General Grimsel frowned a sturdy frown, no longer
precisely bored but clearly puzzled as to what bearing this discourse
on factionalism over a hundred years past could have on current events.

"I had heard," Grimsel said, "that is, we were
told—that there was a differences of opinion in how the campaigns
should be conducted. In the end, some chose to follow Gustin Sailor,
some to follow Zorana Shield. So two kingdoms were born rather than
one."

"That," Newell gave an approving smile, "is the story
in all our history books. It is completely true but omits a rather
interesting point."

"I had also heard," General Yuci added with a
slightly embarrassed cough, "that Queen Zorana—Zorana Shield then—had
excited the love of both Gustin Sailor and Clive Elkwood. She favored
Elkwood and in a fit of pique, Gustin Sailor went his own way and took
his followers with him."

"That," Newell said, trying to sound as if he were
amused but politely concealing that amusement, "is the story told in
all our romantic ballads. The truth is darker, more dangerous, and more
believable."

"Oh?" asked General Grimsel, refilling her mug from the pitcher in what she clearly thought was a casual gesture.

"I learned the true story only because I was wed to a
member of the royal family," Newell said, playing the generals before
setting the hook. "No one but members of the royal family are ever told
the story by order of Zorana herself. My late wife, the Princess
Lovella, knowing that I
would rule alongside her
one day, confided the tale to me. She was very concerned about how I
would take it, for she believed that hearing this tale was what had
unmanned her brother, Crown Prince Chalmer, leading to his untimely
death."

"What was this secret?" General Grimsel pressed, anxious now lest Newell say nothing more.

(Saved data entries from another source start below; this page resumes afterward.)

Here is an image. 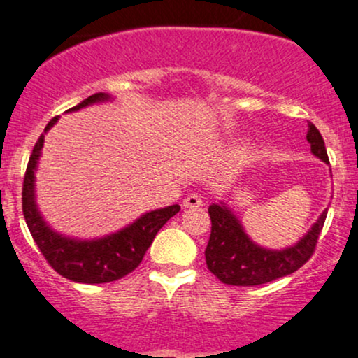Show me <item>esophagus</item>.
Here are the masks:
<instances>
[{"mask_svg":"<svg viewBox=\"0 0 358 358\" xmlns=\"http://www.w3.org/2000/svg\"><path fill=\"white\" fill-rule=\"evenodd\" d=\"M182 206L184 208H199V206H203V198H201L199 194H196V192H192V194H187L186 198H184Z\"/></svg>","mask_w":358,"mask_h":358,"instance_id":"1","label":"esophagus"}]
</instances>
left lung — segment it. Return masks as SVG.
<instances>
[{
  "instance_id": "left-lung-1",
  "label": "left lung",
  "mask_w": 358,
  "mask_h": 358,
  "mask_svg": "<svg viewBox=\"0 0 358 358\" xmlns=\"http://www.w3.org/2000/svg\"><path fill=\"white\" fill-rule=\"evenodd\" d=\"M308 142L311 152L323 162L330 164L323 136L313 123L308 125ZM211 218V235L204 257L211 274L230 286H259L296 272L315 254L318 236L323 230L327 210L306 235L284 250H268L248 238L238 218L223 204L208 208Z\"/></svg>"
}]
</instances>
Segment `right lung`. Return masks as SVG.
<instances>
[{"label":"right lung","instance_id":"obj_1","mask_svg":"<svg viewBox=\"0 0 358 358\" xmlns=\"http://www.w3.org/2000/svg\"><path fill=\"white\" fill-rule=\"evenodd\" d=\"M106 99H110V96L104 92H96L78 106L71 108L69 111H78L92 103L106 101ZM55 122H57V116L47 123L45 130L38 136L28 160L22 191V208L27 227L38 250L57 274L83 284L113 282L134 272L140 266L157 231L172 216L178 215L180 206L172 204L162 210L145 213L123 230L98 240H76L55 233L40 216L34 191L35 169H37L40 152L43 147V135L55 125Z\"/></svg>","mask_w":358,"mask_h":358}]
</instances>
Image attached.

Prince Newell dropped his voice and looked uneasy.
"I'm not certain I should tell you this, but I'm hoping that if you
know the truth, perhaps you will recognize how important it is that
Bright Bay and Hawk Haven not be rejoined."

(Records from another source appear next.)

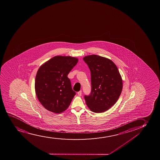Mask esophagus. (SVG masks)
Instances as JSON below:
<instances>
[{"instance_id": "esophagus-1", "label": "esophagus", "mask_w": 160, "mask_h": 160, "mask_svg": "<svg viewBox=\"0 0 160 160\" xmlns=\"http://www.w3.org/2000/svg\"><path fill=\"white\" fill-rule=\"evenodd\" d=\"M77 94L79 96H82V91H79V92H77Z\"/></svg>"}]
</instances>
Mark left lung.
<instances>
[{"instance_id": "left-lung-1", "label": "left lung", "mask_w": 160, "mask_h": 160, "mask_svg": "<svg viewBox=\"0 0 160 160\" xmlns=\"http://www.w3.org/2000/svg\"><path fill=\"white\" fill-rule=\"evenodd\" d=\"M83 60L90 70L92 87L90 94L84 96L87 105L95 113L106 111L117 102L122 90L119 71L108 58L91 55Z\"/></svg>"}]
</instances>
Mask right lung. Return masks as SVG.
Masks as SVG:
<instances>
[{"mask_svg":"<svg viewBox=\"0 0 160 160\" xmlns=\"http://www.w3.org/2000/svg\"><path fill=\"white\" fill-rule=\"evenodd\" d=\"M78 58L56 56L43 64L37 72L35 90L37 98L46 110L60 113L69 106L76 94L68 75Z\"/></svg>","mask_w":160,"mask_h":160,"instance_id":"right-lung-1","label":"right lung"}]
</instances>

General Yuci's dark eyes glittered with what might have been intensity but what Newell feared was laughter.

"Perhaps you have your own advancement in mind, Prince Newell? Very well, I can understand such motives. Tell on."

"And quickly," Grimsel added.

Newell feigned a mixture of anger and embarrassment— a man caught intriguing but unwilling to back out.

"The real reason that Gustin Sailor split from his
associates," he said, "was that Zorana Shield and Clive Elkwood
believed firmly that everything that stank of Old World sorcery should
be destroyed. We all know how the rulers kept knowledge of the higher
orders of magic from the colonists."

The two generals nodded, willing to let him digress
now that he was on the point. Such restrictive policies had been fairly
universal, for the power of high magic was what had permitted the Old
Countries to dominate the residents of their colonies.

Newell continued, "And we all know that most of them took their magical materials home when they left."

Again nods.

"That didn't always happen." Newell saw the generals
exchange surprised glances. "According to the tale King Tedric told
Princess Lovella, one day some years after the departure of the Old
Country rulers of Gildcrest, Zorana Shield chanced upon an isolated
vacation retreat in the foothills of the Iron Mountains where the
residents had succumbed to the Plague. Danger of contagion was long
past, but the illness must have come upon the residents suddenly for
none of their
magical trinkets had been destroyed or sent away."